LAZIO 1974 - LO SCUDETTO.

RISSE, PISTOLE E SESSO: NOI VINCEVAMO COSÌ


Renzo Garlaschelli, 55 anni, racconta 10 stagioni di LAZIO e la pazza squadra dello scudetto 1974

VIDIGULFO (PV) Renzo Garlaschelli, 55 anni, pensionato del calcio e a quel paese il pallone, i gol, la panchina, lo stress e le polemiche. In questo di paese Vidigulfo, pochi abitanti e molte mucche – si vive solo di relax e sorrisi, giri in bicicletta, campagna e aria buona. Il football non c’è più, è solo un lontano ricordo, ma che ricordo: stagione 1973 74, scudetto della Lazio, quello di Chinaglia e Maestrelli, dei clan, delle risse, delle pistole e dei night. E di una squadra pazza capace di litigare e vincere, vincere e litigare. Ed entrare nella storia.

Garlaschelli, bella casa. Ma nemmeno una foto della Lazio, perché?
«Non ho più nulla: magliette, immagini,medaglie. Ho dato via tutto: col passato ho chiuso e non me ne frega degli oggetti ».

Cosa fa adesso?
«Il pensionato del pallone , da 10 anni percepisco la pensione Enpals, quella dei calciatori.

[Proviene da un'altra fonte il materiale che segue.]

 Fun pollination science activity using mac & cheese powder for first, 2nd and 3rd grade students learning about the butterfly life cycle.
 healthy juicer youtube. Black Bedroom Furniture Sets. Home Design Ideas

Col football ho staccato: da quando ho smesso non sono mai più andato allo stadio, mi sono tolto dalle palle. Mi chiamano in tv per commentare, ma rifiuto. E poche, pochissime interviste; anzi si consideri fortunato….».

Grazie. Giornata tipo?
«Sveglia, passeggiata, giornali, compro il pane, pranzo e riposo. D’estate vado in bici. Non sono sposato e vivo con mia sorella Luisa, che ha 14 anni più di me».

Si è allontanato dal calcio, ma lo guarda?
«In tv, lontano dal caos. Vista da fuori, la serie A è sempre divertente, peccato sia massacrata da moviole e polemiche. Si commettono molti falli e forse c’è qualche campione in meno rispetto al passato».

Un giocatore che l’appassiona?
«Adoro gente come Cassano, Baggio. Sono talenti ai livelli di Corso, Mazzola, Suarez, Rivera: gli idoli dei miei tempi ».

Il calcio è cambiato; i campioni del passato sarebbero in rado di giocare in questo football?
«Guardi Rivera ora farebbe la differenza anche seduto in mezzo al campo».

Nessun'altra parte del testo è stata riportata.